Napping seemed to be the order of the day for Twenty-Two, also.  Getting born is hard work.  Making sure she had everything she'd need, I left Tessie in for one more day so she could get some rest, too.  When I went down in the afternoon to check on mother and son, I found Twenty-Two had wedged himself into one of the openings the squirrels had made under the barn wall and could go neither forward nor back.  What is it with boys?  Given the least opportunity to get into trouble, they jump on it or, in this case, into it.  Pulling him free, I put him next to his mama and he went straight for some comfort food.  I've got to work out a new schedule today, as I'll turn Tessie out with the herd and start bottle feeding Twenty-Two.

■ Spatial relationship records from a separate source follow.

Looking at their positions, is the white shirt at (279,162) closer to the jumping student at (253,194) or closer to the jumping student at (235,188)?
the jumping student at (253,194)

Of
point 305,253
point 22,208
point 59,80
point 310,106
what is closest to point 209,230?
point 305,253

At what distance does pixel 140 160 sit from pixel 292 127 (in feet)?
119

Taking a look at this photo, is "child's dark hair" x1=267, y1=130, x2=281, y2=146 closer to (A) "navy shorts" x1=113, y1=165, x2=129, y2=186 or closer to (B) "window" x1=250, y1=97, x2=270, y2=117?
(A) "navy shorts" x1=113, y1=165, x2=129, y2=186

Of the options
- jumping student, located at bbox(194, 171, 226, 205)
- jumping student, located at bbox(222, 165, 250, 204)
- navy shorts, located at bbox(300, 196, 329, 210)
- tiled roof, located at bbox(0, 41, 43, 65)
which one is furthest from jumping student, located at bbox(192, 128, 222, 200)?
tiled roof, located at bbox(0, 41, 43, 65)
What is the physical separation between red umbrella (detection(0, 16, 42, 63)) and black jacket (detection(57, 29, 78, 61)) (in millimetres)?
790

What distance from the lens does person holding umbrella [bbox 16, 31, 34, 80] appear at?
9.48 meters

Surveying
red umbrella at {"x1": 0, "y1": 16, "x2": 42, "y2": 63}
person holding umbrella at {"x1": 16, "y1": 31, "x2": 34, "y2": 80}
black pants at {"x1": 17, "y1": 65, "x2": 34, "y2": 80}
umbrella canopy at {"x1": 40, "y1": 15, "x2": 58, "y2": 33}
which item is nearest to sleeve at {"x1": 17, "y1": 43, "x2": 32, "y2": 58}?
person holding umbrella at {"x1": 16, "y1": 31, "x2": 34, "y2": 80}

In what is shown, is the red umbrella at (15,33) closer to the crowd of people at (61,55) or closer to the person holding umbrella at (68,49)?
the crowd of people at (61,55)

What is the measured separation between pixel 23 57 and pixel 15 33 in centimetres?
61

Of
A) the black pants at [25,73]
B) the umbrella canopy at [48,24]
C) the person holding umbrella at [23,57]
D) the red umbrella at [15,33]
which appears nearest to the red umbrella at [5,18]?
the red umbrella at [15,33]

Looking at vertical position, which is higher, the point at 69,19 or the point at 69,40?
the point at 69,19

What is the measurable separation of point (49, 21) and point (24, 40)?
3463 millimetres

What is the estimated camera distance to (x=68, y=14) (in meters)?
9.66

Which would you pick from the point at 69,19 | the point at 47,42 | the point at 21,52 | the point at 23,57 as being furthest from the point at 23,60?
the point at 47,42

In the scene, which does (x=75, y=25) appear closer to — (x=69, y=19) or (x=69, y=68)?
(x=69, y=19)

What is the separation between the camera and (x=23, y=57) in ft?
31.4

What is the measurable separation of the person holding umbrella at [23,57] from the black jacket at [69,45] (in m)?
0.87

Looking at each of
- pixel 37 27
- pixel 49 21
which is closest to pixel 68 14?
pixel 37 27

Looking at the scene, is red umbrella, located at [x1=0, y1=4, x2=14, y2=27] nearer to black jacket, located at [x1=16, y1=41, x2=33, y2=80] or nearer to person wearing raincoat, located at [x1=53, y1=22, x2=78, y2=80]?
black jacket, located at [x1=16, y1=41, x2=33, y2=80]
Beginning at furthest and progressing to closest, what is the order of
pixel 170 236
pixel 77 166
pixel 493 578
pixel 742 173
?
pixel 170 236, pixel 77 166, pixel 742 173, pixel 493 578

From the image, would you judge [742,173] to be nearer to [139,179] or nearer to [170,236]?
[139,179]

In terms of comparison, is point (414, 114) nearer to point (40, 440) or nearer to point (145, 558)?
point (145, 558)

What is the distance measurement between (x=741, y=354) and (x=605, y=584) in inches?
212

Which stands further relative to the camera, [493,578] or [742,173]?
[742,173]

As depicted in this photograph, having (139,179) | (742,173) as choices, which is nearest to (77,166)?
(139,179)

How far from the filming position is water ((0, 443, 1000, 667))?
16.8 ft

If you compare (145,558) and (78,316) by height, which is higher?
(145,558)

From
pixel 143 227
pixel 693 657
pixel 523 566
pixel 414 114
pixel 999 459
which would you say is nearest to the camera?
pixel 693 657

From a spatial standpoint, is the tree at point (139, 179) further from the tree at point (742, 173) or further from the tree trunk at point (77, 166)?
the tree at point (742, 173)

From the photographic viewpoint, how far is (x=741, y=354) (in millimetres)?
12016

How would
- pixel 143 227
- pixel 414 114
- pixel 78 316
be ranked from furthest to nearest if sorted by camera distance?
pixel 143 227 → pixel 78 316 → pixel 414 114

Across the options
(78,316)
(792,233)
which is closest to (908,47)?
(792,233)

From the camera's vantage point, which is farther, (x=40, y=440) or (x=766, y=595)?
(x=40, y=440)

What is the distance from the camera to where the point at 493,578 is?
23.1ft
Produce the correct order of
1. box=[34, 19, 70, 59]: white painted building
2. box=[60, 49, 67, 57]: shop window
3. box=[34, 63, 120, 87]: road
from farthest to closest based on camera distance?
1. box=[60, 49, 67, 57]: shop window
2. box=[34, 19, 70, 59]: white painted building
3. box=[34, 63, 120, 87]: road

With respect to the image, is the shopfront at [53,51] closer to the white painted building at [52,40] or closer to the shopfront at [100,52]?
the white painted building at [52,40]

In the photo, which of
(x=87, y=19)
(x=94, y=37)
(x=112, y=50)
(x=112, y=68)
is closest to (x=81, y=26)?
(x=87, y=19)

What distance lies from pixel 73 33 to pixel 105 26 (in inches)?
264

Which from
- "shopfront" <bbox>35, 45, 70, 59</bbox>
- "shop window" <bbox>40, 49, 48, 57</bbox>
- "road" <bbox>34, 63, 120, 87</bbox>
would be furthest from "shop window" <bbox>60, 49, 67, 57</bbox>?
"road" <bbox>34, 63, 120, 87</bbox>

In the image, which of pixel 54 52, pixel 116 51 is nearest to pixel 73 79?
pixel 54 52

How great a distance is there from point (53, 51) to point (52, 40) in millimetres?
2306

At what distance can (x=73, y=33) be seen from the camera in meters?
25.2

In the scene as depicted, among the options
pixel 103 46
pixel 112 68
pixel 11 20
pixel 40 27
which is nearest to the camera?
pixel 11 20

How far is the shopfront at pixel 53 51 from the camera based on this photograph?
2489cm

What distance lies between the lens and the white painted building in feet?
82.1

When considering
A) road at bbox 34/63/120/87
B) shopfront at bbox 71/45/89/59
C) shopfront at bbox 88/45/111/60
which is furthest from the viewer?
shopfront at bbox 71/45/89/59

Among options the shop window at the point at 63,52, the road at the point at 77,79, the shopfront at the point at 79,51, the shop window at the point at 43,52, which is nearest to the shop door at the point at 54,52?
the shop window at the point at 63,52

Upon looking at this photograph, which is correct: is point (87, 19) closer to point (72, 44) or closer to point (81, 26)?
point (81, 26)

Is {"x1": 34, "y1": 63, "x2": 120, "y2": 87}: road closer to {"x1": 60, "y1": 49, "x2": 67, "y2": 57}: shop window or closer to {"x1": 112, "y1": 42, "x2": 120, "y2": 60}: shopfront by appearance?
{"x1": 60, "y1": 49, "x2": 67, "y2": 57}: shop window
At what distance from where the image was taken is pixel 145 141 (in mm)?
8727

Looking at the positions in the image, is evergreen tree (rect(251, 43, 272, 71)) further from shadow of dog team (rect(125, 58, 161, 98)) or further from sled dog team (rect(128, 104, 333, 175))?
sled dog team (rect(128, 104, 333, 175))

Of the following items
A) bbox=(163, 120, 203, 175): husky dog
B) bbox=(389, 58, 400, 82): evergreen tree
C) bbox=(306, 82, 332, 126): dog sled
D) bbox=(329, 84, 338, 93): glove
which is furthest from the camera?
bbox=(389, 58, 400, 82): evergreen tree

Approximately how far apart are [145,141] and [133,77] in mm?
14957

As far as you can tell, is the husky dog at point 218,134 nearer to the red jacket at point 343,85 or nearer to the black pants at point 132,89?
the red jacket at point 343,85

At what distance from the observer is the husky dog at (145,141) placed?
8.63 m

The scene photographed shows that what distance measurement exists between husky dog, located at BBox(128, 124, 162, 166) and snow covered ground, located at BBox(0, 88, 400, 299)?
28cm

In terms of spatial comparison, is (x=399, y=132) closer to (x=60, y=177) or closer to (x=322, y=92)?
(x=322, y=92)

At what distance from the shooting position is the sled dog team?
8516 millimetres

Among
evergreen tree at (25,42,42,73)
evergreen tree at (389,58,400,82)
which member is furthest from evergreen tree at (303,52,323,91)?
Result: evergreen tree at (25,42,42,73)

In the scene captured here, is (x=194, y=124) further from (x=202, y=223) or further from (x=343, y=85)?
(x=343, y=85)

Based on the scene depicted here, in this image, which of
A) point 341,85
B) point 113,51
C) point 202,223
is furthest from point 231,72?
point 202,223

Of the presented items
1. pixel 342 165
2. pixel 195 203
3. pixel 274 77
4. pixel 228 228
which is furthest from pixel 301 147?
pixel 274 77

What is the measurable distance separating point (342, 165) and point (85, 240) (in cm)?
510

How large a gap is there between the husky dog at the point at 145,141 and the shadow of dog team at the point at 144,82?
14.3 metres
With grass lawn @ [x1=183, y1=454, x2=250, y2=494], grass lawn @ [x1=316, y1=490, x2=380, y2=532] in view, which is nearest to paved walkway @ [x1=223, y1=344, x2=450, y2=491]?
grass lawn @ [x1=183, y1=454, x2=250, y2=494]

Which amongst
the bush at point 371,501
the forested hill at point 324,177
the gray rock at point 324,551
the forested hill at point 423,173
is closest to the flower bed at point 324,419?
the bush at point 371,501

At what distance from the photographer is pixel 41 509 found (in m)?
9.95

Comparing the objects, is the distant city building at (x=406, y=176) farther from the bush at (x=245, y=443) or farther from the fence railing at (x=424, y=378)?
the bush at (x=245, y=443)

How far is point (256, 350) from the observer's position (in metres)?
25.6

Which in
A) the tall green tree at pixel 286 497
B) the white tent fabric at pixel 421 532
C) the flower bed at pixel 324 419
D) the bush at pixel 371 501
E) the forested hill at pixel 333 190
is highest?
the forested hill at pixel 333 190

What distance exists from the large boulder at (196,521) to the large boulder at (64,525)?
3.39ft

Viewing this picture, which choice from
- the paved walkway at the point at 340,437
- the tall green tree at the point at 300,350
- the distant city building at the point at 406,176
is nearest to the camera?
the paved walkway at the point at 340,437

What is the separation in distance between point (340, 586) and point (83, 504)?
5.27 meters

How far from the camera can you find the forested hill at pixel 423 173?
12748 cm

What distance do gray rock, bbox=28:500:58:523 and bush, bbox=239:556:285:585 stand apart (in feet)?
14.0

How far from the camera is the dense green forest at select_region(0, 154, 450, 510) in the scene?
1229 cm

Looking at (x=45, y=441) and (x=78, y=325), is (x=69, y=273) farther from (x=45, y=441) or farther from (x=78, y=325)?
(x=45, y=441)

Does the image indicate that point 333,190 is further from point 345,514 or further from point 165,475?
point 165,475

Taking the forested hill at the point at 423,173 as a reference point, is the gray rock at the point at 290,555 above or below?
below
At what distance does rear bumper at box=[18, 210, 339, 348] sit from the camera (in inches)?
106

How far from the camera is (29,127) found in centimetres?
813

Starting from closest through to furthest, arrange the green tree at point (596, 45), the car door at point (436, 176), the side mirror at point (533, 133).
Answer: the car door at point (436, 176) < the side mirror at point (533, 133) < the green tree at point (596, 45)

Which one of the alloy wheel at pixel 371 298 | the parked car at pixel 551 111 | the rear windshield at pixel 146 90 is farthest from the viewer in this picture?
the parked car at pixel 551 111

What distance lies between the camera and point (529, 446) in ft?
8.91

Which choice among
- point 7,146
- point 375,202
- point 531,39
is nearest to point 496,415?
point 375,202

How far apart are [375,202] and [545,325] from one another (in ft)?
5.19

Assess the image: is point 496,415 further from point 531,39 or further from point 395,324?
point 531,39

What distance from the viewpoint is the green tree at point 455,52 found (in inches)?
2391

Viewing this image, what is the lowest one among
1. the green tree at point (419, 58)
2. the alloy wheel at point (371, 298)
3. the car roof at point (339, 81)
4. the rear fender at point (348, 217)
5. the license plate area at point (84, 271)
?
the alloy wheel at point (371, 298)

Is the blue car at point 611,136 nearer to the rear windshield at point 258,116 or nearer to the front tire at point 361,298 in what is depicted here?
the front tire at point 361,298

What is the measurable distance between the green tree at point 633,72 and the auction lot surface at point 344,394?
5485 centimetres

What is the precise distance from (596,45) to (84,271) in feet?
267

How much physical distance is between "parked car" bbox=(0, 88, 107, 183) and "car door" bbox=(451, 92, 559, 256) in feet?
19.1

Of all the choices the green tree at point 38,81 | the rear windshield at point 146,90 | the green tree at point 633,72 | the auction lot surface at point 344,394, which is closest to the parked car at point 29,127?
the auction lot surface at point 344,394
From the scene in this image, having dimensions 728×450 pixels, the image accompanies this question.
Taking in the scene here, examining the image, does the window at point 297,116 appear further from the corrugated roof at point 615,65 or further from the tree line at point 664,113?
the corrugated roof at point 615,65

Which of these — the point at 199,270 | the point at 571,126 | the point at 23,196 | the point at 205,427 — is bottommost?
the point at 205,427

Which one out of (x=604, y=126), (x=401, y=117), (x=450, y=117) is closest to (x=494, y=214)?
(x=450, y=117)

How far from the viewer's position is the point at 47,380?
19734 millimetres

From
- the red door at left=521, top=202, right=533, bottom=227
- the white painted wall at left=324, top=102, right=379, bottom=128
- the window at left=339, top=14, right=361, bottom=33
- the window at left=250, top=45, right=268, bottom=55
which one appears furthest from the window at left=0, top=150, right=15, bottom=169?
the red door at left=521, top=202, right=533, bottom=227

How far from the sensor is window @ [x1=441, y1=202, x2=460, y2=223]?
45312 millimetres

I don't think I can stretch that "nothing to do" into two days, but it sure was nice to lie back like the Lady to the Manor born for the day.

Friday, July 22, 2011

Surprise Package

Tessie is always the last doe to leave the barn in the morning and sometimes needs a little coaxing, but when I stepped in yesterday, she wouldn't move.  And then I was stunned to see why.  It wasn't the Wells-Fargo Wagon but the stork that had made a surprise delivery in the wee hours of the day.  Tess had already passed the placenta, which sometimes takes a couple of hours after the birth, and the little kid was having breakfast.  I had actually decided that Tessie's visit to sex camp had not been successful.  She showed no real signs of pregnancy in belly or udder, and certainly no indication of impending delivery...I had been checking her daily.  As a first-time mom, perhaps Tessie was as surprised as I.  I had not separated her from the others, so perhaps Cindy, Esther, and Inga acted as aunties and helped her through the labor.  As soon as the baby stepped away from the breakfast bar, I scooped it up to check for gender and was, I'll admit, disappointed to find he was a male.  It's harder to find a buyer for bucks/wethers, and they usually go to an unhappy fate.  As are all babies, little Twenty-Two is a cutie.  It will be hard not to become attached.  I cleaned the big room, gave Tessie grain and alfalfa and brought her a bucket of water, and left her and baby inside for the day.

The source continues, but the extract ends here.